I think that the rules need to be changed to make the money you receive contingent on going to and passing your classes. Rather than give $800 a month in tuition and such, I'd like to see government funded trade schools created specifically for people who are on cash aid. Let them go to the school for free. I'd even be for giving additional money to people who are in school getting A's and B's as an incentive.
So let's work on this idea, it has more specific parts, which unfortunately means I can point out concerns, but please understand I'm trying to see if they are show stoppers.
You'd like a requirement to only pay for success. What happens to the folks who fail? Example, my boss's son is using is GI bill money to do a computer science class. He's failing. badly. It's a mismatch, and he doesn't have the right stuff. GI bill has rules, that if he fails, he can lose the whole enchilada.
Shipping "candidates" to a special school isolates them. That kills any networking chance they would have had by going to the same school as other people. Not just in what school the recruiters come to, but also in meeting people from better walks of life and seeing role models for higher classes of living. It also may have the issue of stigmatizing students from there (as in "oh, I see you're from GovSchool, those guys are low class")
I suspect its valuable to set deadlines/goals for these candidates, which is what I think you're aiming for. Somebody can't be a professional student to suckle at the government teat forever. But we might need a little buffer on what failing a class or two might mean, as a student tries a study, sees they suck at it, and needs to switch majors. That's actually what failure should mean, is that you're in the wrong program...
Are any of these concerns show stoppers, or can the idea be shifted to better handle them?
I'd be more in favor of paying to put candidates into existing schools. perhaps not harvard, but the US has plenty of schools already with more reasonable rates and decent results.
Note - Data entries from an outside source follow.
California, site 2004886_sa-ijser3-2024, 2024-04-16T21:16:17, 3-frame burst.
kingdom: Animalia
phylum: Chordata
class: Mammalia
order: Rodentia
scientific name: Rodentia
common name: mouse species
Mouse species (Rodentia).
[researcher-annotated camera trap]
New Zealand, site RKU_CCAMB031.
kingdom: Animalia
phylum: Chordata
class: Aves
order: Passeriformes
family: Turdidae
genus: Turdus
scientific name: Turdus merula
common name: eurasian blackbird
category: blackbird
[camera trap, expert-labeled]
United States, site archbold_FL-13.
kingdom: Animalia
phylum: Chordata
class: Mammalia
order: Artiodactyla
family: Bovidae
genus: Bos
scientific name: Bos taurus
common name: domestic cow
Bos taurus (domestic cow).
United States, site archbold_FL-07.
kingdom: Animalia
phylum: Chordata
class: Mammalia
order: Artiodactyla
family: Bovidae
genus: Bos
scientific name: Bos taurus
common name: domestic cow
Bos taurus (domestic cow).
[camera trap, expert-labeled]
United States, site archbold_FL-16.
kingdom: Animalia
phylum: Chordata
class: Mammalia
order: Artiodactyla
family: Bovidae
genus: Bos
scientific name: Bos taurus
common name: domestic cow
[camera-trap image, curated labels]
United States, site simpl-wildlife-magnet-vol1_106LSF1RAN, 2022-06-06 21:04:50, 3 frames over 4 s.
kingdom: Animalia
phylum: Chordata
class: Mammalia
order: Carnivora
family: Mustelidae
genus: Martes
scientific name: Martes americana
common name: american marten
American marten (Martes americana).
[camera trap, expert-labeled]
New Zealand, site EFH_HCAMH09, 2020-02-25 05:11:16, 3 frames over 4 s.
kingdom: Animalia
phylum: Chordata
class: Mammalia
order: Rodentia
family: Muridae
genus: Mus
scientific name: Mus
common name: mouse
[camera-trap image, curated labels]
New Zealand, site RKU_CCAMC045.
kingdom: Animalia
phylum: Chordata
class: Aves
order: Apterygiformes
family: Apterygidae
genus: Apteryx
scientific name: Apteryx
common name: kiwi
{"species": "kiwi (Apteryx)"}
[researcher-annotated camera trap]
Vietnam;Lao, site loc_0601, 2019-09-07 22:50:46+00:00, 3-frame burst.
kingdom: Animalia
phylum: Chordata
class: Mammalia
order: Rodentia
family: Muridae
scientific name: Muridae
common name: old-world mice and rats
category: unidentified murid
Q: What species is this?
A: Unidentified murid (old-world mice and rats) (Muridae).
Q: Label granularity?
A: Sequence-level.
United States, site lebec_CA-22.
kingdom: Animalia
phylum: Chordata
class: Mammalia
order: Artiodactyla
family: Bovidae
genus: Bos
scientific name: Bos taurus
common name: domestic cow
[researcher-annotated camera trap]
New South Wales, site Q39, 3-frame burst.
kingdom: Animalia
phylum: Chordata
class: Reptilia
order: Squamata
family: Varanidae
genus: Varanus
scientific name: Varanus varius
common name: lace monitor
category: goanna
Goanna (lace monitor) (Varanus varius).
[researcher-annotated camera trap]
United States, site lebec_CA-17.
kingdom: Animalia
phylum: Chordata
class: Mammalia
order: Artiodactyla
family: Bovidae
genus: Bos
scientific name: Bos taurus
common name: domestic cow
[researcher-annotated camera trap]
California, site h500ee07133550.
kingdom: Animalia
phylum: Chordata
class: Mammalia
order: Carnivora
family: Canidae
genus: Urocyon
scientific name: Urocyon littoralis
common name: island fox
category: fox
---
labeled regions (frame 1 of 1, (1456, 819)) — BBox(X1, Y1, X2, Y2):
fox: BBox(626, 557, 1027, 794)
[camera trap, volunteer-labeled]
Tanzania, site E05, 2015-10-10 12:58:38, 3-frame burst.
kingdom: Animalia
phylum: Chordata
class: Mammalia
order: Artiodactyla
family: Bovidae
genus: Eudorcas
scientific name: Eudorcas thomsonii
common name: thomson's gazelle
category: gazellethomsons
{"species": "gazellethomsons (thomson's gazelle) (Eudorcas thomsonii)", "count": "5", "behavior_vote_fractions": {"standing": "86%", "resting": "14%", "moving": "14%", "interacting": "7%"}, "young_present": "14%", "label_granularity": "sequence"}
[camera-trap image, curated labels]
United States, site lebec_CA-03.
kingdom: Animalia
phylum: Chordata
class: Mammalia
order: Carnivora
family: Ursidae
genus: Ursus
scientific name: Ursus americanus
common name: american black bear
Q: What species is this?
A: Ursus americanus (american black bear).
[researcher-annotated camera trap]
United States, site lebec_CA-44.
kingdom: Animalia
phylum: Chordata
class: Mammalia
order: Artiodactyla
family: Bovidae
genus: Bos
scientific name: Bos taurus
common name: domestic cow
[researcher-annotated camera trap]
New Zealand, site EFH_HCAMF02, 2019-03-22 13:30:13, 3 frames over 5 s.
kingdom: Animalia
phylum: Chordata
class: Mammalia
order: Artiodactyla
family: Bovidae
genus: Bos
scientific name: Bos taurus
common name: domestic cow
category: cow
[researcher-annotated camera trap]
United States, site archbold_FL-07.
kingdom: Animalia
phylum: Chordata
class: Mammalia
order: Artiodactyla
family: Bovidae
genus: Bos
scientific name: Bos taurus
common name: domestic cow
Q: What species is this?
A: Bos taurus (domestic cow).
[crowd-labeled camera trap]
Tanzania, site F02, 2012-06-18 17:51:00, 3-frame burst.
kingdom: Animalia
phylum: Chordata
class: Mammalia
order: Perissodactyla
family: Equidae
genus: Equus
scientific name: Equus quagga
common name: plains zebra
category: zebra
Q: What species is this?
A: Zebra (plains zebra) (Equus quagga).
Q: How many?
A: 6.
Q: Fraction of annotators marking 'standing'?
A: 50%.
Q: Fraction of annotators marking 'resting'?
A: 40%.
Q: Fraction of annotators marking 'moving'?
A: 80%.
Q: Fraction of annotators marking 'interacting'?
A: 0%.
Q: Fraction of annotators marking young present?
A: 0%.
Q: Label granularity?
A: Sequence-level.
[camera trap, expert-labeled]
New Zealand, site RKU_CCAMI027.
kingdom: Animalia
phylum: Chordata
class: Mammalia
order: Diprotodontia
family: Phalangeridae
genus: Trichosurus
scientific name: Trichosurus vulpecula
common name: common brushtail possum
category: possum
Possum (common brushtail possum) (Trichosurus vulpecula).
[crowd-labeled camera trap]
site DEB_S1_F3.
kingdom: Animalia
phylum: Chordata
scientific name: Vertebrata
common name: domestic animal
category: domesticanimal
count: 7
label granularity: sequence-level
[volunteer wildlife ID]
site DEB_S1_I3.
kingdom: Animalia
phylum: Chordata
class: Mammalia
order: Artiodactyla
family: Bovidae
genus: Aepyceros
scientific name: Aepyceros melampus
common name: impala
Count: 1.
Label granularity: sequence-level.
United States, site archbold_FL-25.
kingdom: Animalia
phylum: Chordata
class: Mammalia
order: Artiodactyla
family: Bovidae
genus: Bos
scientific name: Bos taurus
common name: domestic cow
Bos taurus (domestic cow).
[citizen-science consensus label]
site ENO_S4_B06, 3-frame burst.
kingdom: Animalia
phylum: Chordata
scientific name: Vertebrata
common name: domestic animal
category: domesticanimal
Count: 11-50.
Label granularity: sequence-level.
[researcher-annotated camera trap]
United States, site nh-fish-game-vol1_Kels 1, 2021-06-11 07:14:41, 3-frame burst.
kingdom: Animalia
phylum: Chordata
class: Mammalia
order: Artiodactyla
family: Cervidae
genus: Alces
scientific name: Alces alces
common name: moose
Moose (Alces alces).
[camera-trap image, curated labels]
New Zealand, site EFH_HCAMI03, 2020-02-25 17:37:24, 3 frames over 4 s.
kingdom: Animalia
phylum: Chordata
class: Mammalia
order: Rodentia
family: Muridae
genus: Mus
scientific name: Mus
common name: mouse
Blending these people in with existing population will give them mentors and peers they can look up to and perhaps connect them. It's hard to get out of the ghetto when everybody you know lives in the same ghetto.
What if everybody got a bucket of money to spend on school. Your choice on when/where to go, so long as the money is spent on tuition, room & board while enrolled. It lasted 5 years because it's handed out on a per month basis while enrolled. Bonus on any money not spent providing you get a diploma.
One kid could go to harvard, where this supplements his loans, scholarships. Still owes money to Harvard, but much less.
One kid goes to welding school. Gets done in 6 months, and gets the rest as a bonus that he uses to buy a new truck (with warranty) so he can reliably get to work.
One kid goes to A&M, mostly covers his bills, gets a small loan to cover the gap and graduates with a BS in 4.5 years because he flunk a math class and retook it.